Attenborough himself served in the war in the RAF, which he joined in 1943, and was posted to the RAF Film Unit, where he acted in Journey Together (1945) as a trainee pilot shot down over the North Sea. The film was part of the war effort and designed to cement the special relationship with America, represented in the film by Edward G Robinson, who waived his fee for playing a flying instructor.
In 1948, the same year as Brighton Rock, he played another murderer (this time awaiting execution) in London Belongs to Me, and – in the most eccentric role he was ever asked to play – appeared in The Guinea Pig, as a 15-year-old working-class boy sent to a public school as part of the post-war Labour government’s educational experiments. At this time he acted for the theatre as well as the cinema – notably in a two-year attachment as the detective in Agatha Christie’s The Mousetrap (1952) at the start of its record-breaking run. His wife Sheila was also in the cast.
Attenborough with his wife Sheila
In the cinema, Attenborough became typecast. He was first choice for roles in uniform in such films as Morning Departure (1950), The Gift Horse (1952) and Dunkirk (1958), or as youthful offenders, as in Boys in Brown (1950) and Eight o’clock Walk (1954).
Deeply frustrated, he contacted an old friend, Bryan Forbes, whose career had also stalled, and in 1959 they established their own company, Beaver Films, to seek out more rewarding material. Their first production, The Angry Silence (1960), was made for less than £100,000 – a small sum, even then, by film industry standards. Forbes wrote the script, Attenborough played the lead and the subject was a hot potato in those days – the power of trades unions and their ability to ostracise and punish fellow workers who refuse to join a wildcat strike.
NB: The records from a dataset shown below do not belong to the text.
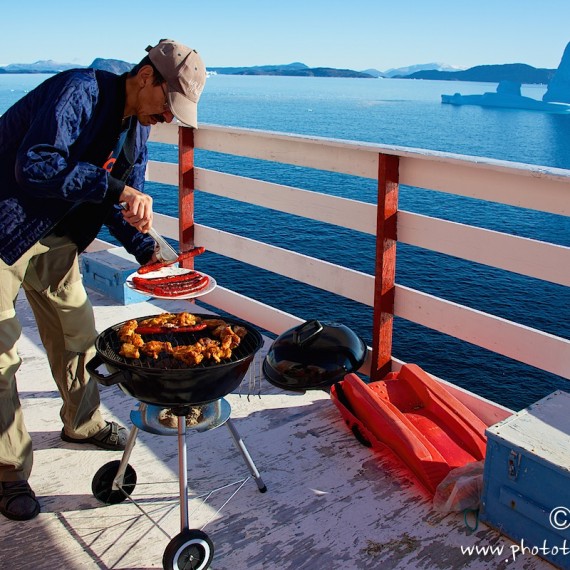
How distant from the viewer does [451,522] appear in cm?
301

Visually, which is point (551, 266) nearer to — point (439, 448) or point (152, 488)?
point (439, 448)

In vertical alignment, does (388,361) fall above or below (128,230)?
below

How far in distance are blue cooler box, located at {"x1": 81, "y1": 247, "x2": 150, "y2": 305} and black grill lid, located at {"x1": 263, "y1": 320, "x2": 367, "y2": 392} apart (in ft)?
6.49

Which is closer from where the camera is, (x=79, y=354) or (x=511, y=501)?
(x=511, y=501)

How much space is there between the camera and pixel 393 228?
13.8 feet

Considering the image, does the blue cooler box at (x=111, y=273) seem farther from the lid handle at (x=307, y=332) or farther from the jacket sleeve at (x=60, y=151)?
the jacket sleeve at (x=60, y=151)

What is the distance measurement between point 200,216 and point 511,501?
3151 centimetres

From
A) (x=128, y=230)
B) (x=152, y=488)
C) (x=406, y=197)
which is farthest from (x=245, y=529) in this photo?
(x=406, y=197)

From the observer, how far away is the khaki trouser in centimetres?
298

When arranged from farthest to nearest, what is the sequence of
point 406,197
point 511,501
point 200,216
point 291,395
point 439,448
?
point 406,197, point 200,216, point 291,395, point 439,448, point 511,501

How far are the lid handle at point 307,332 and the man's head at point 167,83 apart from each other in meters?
1.59

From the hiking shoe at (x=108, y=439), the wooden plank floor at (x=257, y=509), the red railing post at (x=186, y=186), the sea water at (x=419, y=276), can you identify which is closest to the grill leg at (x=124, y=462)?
the wooden plank floor at (x=257, y=509)

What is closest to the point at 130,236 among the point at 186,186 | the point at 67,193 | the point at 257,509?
the point at 67,193

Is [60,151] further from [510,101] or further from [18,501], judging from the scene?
[510,101]
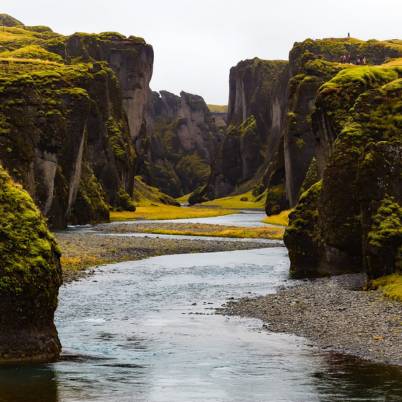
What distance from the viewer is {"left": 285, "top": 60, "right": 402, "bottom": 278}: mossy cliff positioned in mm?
49969

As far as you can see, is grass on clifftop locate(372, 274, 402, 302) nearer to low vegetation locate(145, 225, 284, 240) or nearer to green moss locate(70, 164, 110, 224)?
low vegetation locate(145, 225, 284, 240)

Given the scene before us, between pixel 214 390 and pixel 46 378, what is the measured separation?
21.3ft

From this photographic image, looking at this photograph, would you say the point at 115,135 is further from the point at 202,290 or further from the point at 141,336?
the point at 141,336

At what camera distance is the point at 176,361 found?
31484 millimetres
None of the Beaver films that followed had quite the same impact, but all were challenging. The League of Gentlemen (1960), in which Attenborough acted, was a caper movie with sardonic undertones. In Whistle Down the Wind (1961), which Attenborough produced and Forbes directed, Alan Bates as a bearded killer on the run is mistaken by a gullible little girl (Hayley Mills) for the risen Christ.
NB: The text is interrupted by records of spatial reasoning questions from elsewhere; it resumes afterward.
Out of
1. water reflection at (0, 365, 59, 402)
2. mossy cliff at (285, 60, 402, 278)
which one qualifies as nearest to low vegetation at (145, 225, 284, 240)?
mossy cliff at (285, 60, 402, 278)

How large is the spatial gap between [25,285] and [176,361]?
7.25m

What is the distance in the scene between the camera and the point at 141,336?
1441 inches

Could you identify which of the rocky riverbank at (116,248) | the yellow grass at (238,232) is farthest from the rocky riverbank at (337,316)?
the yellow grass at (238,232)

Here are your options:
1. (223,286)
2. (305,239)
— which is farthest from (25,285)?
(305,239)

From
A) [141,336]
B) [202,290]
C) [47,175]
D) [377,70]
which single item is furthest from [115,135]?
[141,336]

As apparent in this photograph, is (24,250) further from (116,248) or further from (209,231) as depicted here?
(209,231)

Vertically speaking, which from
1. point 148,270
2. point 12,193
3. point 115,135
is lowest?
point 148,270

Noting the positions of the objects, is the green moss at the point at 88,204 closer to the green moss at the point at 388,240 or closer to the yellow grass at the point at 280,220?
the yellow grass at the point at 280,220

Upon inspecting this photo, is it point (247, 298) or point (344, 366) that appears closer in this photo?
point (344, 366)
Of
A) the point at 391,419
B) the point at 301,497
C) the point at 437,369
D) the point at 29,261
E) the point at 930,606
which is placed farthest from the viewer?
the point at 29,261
Forbes also directed the last two Beaver pictures: The L-Shaped Room (1962) and Seance on a Wet Afternoon (1964), in which Attenborough played the husband of a fake spiritualist (Kim Stanley) who inveigles him into a scam involving the kidnapping of a rich man’s daughter and the apparently miraculous ability to reveal the child’s whereabouts. Distributors, however, had no confidence in the picture, according it only a patchy release and forcing Beaver to wind up.
By this time, Attenborough had conceived the idea for Gandhi, but his failure to find backing for the project forced him, for the time being, to concentrate on acting. He decided to accept offers from Hollywood. Flight of the Phoenix (1966), The Sand Pebbles (1967) and Dr Dolittle (also 1967) were all disappointing. But 10 Rillington Place (1970), directed by Richard Fleischer, was a remarkable return to form. Attenborough played the mass murderer John Christie, for whose crimes Timothy Evans was wrongly executed. A miscarriage of justice that eventually contributed to the abolition in Britain of capital punishment, it provided Attenborough with his most memorable role since Brighton Rock.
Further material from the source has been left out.